Tardé ocho años para terminar la universidad, ¡y no estudiaba medicina! Todo comenzó en 8vo curso cuando vi un letrero gigantesco frente a mi colegio. Quedé impresionado y me dije: «quiero saber cómo se hace eso». En 1996, en Higüey, República Dominicana, la tecnología no estaba tan avanzada, pero sabía que se hacía con computadora.
Mi búsqueda fue intensa. Estudié Informática para entender los equipos, luego me cambié a Mercadeo al ver que era el «paraguas» de publicidad y diseño. Finalmente descubrí Parsons School of Design en Altos de Chavón. Me certifiqué en Diseño Editorial, Gráfico, Promoción Alternativa, Dirección de Cine, Ilustración, hasta que por fin pude hacer aquel letrero.

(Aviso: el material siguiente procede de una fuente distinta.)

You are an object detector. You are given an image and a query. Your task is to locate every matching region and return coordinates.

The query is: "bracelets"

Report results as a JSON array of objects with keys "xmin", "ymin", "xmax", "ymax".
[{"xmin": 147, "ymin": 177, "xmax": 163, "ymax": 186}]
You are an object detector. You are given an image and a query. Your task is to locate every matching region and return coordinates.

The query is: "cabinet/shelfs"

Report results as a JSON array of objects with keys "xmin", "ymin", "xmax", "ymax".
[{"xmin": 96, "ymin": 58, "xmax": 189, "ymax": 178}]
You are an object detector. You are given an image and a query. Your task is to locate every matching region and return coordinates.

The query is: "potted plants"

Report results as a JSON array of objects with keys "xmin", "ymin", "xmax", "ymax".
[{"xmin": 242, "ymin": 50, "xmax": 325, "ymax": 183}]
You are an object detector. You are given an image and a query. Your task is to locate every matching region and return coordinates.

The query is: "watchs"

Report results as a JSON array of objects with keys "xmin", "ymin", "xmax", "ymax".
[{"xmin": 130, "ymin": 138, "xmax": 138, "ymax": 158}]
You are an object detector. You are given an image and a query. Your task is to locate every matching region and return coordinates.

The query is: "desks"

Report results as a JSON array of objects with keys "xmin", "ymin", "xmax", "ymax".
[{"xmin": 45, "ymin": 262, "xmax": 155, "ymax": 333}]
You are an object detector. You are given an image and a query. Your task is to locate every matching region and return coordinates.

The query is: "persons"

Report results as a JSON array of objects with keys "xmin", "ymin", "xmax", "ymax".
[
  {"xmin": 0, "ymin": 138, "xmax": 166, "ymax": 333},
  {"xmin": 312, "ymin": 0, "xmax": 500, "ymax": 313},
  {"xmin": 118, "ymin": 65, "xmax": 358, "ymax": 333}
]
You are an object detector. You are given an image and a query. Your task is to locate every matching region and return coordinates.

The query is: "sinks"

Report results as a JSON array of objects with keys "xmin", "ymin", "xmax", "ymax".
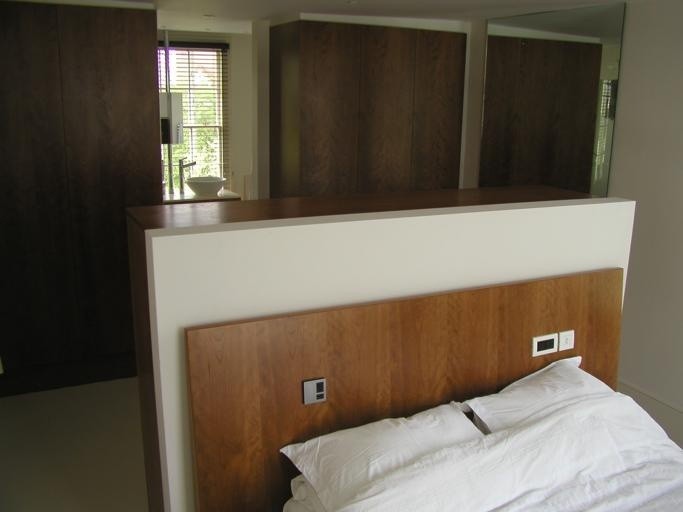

En ese camino fui vendedor en una tienda para turistas y emprendedor digitando documentos, pero nunca perdí el norte. No me quejé vendiendo souvenirs—me propuse ser el mejor vendedor para pagar mis estudios. Mi objetivo no era tener una oficina de digitación; solo quería aprender a hacer aquel letrero. ¿Tienes una meta definida de lo que quieres lograr?